Cameron Patrick - Things which are equivalent to t-tests

If you have a continuous measurement and two groups you’d like to compare based on that measurement, what’s the first statistical test that comes to mind? Chances are it’s the two-sample t-test, sometimes known as Student’s t-test. It’s typically the first statistical test taught in an introductory statistics course, it’s well known and understood, and it has good theoretical properties—so if a t-test answers your research question, you should probably use it. (Actually, in practice, you should probably use Welch’s t-test which doesn’t assume equal variance within groups. For the rest of the post, I’m only going to consider the equal variance case.)

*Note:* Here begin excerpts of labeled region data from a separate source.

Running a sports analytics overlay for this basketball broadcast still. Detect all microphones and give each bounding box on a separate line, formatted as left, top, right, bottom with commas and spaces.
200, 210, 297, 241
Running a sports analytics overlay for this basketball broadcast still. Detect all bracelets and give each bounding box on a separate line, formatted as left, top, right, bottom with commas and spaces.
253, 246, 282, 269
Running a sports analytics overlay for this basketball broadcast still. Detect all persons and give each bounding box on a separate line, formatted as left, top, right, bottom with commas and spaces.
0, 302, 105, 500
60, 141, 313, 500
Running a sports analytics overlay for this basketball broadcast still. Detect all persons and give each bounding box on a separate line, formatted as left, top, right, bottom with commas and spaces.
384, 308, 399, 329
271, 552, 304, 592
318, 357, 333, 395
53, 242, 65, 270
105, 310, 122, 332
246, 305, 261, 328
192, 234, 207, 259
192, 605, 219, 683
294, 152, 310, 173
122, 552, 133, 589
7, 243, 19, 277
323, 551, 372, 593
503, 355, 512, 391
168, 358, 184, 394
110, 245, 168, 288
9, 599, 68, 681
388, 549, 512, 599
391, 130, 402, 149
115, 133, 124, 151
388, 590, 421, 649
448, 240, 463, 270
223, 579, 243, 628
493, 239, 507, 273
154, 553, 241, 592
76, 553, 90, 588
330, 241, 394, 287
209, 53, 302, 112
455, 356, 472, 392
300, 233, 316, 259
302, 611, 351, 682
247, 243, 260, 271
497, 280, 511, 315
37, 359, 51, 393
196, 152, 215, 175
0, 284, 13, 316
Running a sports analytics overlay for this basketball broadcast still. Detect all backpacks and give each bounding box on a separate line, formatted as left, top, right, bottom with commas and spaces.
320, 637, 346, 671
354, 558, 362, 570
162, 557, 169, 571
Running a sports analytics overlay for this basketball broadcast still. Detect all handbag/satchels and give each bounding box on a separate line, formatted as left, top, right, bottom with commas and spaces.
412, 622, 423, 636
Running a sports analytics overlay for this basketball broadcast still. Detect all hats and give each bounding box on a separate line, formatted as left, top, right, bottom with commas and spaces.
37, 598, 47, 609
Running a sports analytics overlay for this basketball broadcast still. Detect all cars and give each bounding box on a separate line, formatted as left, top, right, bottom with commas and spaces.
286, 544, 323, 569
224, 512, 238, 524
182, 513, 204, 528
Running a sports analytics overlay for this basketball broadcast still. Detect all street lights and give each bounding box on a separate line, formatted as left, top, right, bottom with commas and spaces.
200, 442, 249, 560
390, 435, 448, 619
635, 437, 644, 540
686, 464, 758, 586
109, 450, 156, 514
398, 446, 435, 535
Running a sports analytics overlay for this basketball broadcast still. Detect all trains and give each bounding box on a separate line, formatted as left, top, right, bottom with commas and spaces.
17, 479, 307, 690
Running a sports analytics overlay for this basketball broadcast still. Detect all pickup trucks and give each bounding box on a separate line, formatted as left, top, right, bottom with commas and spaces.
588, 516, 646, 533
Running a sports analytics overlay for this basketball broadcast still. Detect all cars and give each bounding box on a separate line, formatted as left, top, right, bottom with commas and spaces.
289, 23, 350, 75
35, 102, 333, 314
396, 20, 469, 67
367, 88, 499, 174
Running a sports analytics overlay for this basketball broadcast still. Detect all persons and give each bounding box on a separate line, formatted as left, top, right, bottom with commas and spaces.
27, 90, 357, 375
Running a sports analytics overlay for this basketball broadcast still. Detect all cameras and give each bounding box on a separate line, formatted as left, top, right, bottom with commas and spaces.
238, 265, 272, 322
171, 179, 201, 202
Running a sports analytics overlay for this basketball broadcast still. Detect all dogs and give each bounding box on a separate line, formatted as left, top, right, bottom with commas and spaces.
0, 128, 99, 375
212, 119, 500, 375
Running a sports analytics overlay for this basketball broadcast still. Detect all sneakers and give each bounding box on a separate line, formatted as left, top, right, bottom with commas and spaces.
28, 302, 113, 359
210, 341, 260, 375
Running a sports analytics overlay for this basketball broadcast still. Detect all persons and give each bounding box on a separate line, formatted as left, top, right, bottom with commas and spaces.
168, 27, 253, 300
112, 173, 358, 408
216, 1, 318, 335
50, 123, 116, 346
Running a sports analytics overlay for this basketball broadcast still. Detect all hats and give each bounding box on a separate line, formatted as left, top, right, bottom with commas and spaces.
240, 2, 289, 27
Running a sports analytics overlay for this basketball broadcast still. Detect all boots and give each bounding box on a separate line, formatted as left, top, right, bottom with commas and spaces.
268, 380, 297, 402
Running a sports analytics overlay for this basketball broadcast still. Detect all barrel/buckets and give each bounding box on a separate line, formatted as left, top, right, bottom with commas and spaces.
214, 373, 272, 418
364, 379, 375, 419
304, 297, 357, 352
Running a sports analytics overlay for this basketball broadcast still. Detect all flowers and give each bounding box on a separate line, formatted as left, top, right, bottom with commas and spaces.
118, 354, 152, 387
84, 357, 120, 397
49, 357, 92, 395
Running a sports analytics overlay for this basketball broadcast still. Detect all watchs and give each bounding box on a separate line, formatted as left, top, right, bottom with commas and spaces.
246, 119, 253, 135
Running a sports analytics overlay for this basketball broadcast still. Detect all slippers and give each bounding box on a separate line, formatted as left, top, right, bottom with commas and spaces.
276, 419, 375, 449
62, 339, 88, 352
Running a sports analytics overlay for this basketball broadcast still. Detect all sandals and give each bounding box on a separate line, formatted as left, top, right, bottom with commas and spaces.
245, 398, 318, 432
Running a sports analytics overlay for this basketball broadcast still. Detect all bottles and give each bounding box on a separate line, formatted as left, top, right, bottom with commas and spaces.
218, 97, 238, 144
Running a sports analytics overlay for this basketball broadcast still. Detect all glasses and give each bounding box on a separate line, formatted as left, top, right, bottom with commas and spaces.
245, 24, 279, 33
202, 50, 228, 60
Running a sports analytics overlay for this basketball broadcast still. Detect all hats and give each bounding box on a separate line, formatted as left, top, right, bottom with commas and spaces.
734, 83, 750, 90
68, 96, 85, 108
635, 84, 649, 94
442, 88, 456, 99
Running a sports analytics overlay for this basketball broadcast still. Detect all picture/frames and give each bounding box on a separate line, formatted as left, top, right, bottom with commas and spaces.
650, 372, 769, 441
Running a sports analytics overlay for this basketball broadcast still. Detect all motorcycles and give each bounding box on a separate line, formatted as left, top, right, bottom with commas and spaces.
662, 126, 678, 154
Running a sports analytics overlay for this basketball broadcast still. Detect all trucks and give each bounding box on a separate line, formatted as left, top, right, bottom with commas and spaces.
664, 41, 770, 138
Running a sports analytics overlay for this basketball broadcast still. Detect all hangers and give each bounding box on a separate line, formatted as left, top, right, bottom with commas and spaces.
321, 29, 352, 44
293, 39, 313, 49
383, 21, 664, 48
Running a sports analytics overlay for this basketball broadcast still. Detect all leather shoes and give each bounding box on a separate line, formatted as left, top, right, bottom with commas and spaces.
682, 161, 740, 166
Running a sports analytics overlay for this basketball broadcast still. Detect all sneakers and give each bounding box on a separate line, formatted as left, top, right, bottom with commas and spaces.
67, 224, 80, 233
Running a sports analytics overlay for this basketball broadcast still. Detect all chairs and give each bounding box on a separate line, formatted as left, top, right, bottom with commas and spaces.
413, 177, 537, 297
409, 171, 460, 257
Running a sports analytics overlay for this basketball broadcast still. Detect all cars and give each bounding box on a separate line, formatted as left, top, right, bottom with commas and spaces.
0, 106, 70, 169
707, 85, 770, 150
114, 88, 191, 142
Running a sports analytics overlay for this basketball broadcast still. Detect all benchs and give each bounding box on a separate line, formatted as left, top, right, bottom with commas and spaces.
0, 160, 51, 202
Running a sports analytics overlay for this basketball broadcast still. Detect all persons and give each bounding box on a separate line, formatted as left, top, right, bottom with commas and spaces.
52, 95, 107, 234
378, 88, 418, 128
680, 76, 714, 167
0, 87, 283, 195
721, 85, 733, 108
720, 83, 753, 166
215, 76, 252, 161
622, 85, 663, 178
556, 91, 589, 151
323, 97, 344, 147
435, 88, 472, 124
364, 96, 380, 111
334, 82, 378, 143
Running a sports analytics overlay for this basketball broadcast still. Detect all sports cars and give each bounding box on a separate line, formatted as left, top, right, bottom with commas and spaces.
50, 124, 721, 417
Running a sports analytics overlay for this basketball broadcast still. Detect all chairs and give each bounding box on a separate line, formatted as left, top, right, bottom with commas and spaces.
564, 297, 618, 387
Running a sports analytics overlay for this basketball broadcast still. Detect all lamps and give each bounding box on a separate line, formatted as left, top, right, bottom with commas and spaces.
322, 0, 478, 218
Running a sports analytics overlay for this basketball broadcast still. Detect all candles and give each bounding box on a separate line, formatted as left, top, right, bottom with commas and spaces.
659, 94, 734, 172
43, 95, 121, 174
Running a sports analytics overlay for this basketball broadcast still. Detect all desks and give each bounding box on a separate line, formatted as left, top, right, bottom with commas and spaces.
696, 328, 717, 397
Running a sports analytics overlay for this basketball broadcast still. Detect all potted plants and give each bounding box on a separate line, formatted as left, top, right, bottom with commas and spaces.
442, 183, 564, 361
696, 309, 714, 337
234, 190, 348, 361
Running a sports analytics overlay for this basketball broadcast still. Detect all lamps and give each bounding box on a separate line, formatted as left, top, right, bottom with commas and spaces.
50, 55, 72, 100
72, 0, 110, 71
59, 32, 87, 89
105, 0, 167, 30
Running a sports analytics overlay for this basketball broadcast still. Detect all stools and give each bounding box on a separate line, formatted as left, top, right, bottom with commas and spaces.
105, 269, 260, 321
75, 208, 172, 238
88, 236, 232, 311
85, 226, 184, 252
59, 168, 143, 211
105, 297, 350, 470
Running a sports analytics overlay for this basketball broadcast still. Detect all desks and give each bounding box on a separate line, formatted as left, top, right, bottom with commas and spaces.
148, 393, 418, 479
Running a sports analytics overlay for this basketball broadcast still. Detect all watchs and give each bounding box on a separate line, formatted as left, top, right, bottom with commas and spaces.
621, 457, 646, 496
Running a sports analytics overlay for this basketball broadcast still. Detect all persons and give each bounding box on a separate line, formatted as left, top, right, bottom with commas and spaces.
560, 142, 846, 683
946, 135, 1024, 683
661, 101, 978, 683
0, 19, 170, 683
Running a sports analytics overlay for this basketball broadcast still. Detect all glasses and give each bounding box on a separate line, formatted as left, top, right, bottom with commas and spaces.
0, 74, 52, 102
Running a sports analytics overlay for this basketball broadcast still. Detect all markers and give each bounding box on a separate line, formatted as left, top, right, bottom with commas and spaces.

Every now and again, I find a client in this situation who has done something which is… not a t-test. Here are some other ways to do the same thing which turn out to be identical to the two-sample t-test:

One-way ANOVA: since ANOVA is often taught immediately after the t-test as “what do I do if I have more than two groups”, it should perhaps be no surprise that ANOVA gives identical p-values and confidence intervals to the t-test when you are only comparing two groups. This applies to both the overall F-test and the “post-hoc” pairwise t-test, which produce identical p-values in the two group scenario.
Linear regression with an indicator variable: by this I mean an explanatory variable which takes one numerical value for the first group and a different numerical value for the second group. For example, 0 for the first group and 1 for the second group. This also turns out to be equivalent to a t-test. If you’ve seen how ANOVA is implemented by most software as a linear model with indicator variables for categories, this might not surprise you either.
Linear regression with the indicator variable as the outcome and the measurement as the explanatory variable: as backwards as this may sound, this will also produce exactly the same p-value as a t-test. The hypothesis test for linear regression slope is the same regardless of which variable is the outcome and which is the predictor, although the regression equation is usually different.
Correlation with an indicator variable: this is also equivalent to a t-test. This follows from the above two because the hypothesis test for correlation being equal to zero is equivalent to the hypothesis test for linear regression slope being equal to zero.
Logistic regression with the group variable as the outcome and the continuous variable as a predictor: this is not quite the same as a t-test. However, if the measurements of the two groups are normally distributed, then the t-test and logistic regression are asymptotically equivalent—meaning that for a sufficiently large sample size, they will give the same p-values. The two methods also answer different research questions: the t-test is for a difference in means between two groups while logistic regression estimates the odds ratio of having a positive outcome (being in a particular group) for a given increase in the continuous predictor. The choice between the two methods should be based on which variable is your outcome and which variable is your explanatory variable; or whether you would prefer to discuss an odds ratio or a difference in means.
Pairwise comparisons from an ANOVA model with more than two groups are also not quite equivalent to a t-test. What’s the difference? Both use a test statistic that has a t distribution calculated from the same difference in means, but the ANOVA pairwise comparisons will have better power because they use a pooled standard deviation from all groups (which, if the assumption of equal standard deviation in every group is true, will be more a precise estimate) and a t distribution with more degrees of freedom (which can make a big difference with a small sample size). As the sample size increases, the advantage of ANOVA over individual t-tests diminishes.
Bonus: The Mann-Whitney test (or Wilcoxon rank sum test) is equivalent to proportional odds logistic regression. (This claim is made in Frank Harrell’s Regression Modeling Strategies text; unlike the other examples above, I haven’t proved or read a proof of this equivalence.)